When administering pain relief to animals, veterinarians and owners are often confronted with the fact that the animal cannot express how much pain it is feeling, and where the pain is located. When humans are in pain, many hospitals use a Visual Analogue Score (VAS), in which the patient can indicate how much pain he or she is feeling, on a scale of 0 to 10. Unfortunately, this only works if the patient can communicate how much pain he or she is in. This is often a problem with young children or elderly dementia patients, for example.

Over the years, considerable research has been conducted into objective and reliable methods to measure pain in animals. Various studies have been conducted on horses, resulting in a wide range of systems with the same goal: ‘how can I create a measurement system that reliably determines how much pain the horse is suffering?’

What we want to do 

Over the past few years, several studies have shown that composite pain scales can be used to make pain measurable. These include behavioural expressions, such as lying down, rolling and scratching, physiological variables such as the heart- and respiration rates, and interactive variables such as touching the sore area. These systems work well for colic and orthopaedic pain. Considerable research has also been conducted on the horse’s facial expressions and pain. Some of these have shown that certain types of pain, such as postoperative pain, acute colic pain and pain in the eyes or teeth, can be determined based on facial expressions. This method also seems to be applicable to donkeys as well.

• **SET OF TASKS**:
**A.** Reproduce the passage on measuring pain in horses, starting at "What we want" and ending at "donkeys as well.".
**B.** Answer these questions using the passage on measuring pain in horses.
(i) On what scale does a Visual Analogue Score let a patient indicate pain?
(ii) Which physiological variables are listed as part of composite pain scales?
(iii) To which animal besides the horse does the facial expression method also seem applicable?
**C.** Translate this sentence from the passage on measuring pain in horses into Spanish: "These systems work well for colic and orthopaedic pain."

• **GIVEN INFORMATION**:
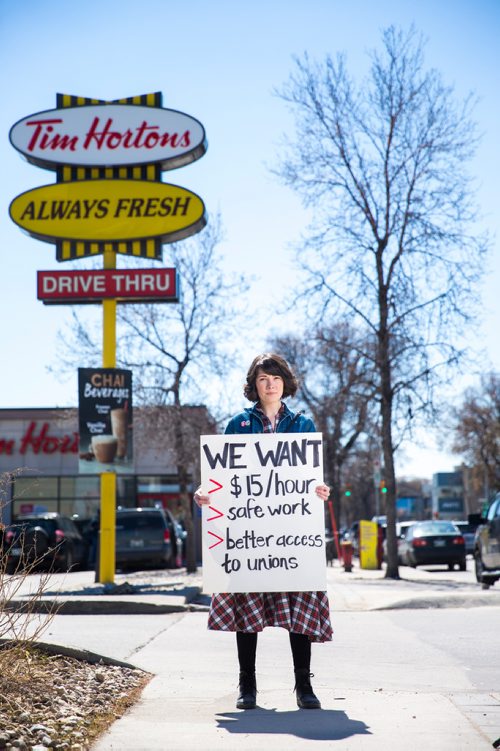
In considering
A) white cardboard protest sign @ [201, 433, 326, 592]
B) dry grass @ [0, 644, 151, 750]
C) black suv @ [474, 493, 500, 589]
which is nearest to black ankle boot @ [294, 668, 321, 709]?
white cardboard protest sign @ [201, 433, 326, 592]

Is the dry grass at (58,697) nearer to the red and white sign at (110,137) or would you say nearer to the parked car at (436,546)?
the red and white sign at (110,137)

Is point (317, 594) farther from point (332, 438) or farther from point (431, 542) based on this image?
point (332, 438)

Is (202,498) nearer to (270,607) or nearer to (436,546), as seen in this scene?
(270,607)

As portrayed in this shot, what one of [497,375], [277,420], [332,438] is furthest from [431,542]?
[497,375]

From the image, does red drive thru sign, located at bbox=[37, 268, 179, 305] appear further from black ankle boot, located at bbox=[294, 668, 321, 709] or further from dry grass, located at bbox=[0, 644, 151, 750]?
black ankle boot, located at bbox=[294, 668, 321, 709]

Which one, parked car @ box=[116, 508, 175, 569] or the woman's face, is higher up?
the woman's face

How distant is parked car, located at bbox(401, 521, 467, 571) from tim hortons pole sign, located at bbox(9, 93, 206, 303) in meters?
Result: 12.8

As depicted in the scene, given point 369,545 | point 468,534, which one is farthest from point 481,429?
point 369,545

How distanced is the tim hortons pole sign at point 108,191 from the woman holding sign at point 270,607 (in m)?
11.8

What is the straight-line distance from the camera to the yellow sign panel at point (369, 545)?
29.0 metres

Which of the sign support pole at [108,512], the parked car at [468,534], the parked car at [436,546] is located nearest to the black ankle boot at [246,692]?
the sign support pole at [108,512]

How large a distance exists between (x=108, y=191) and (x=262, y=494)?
12.8 meters

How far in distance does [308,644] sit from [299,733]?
2.71 feet

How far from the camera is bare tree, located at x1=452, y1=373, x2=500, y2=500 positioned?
65312 mm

• **ANSWER SECTION**:
**A.**
What we want to do 

Over the past few years, several studies have shown that composite pain scales can be used to make pain measurable. These include behavioural expressions, such as lying down, rolling and scratching, physiological variables such as the heart- and respiration rates, and interactive variables such as touching the sore area. These systems work well for colic and orthopaedic pain. Considerable research has also been conducted on the horse’s facial expressions and pain. Some of these have shown that certain types of pain, such as postoperative pain, acute colic pain and pain in the eyes or teeth, can be determined based on facial expressions. This method also seems to be applicable to donkeys as well.

**B.**
(i) A scale of 0 to 10.
(ii) The heart and respiration rates.
(iii) Donkeys.

**C.** Estos sistemas funcionan bien para el cólico y el dolor ortopédico.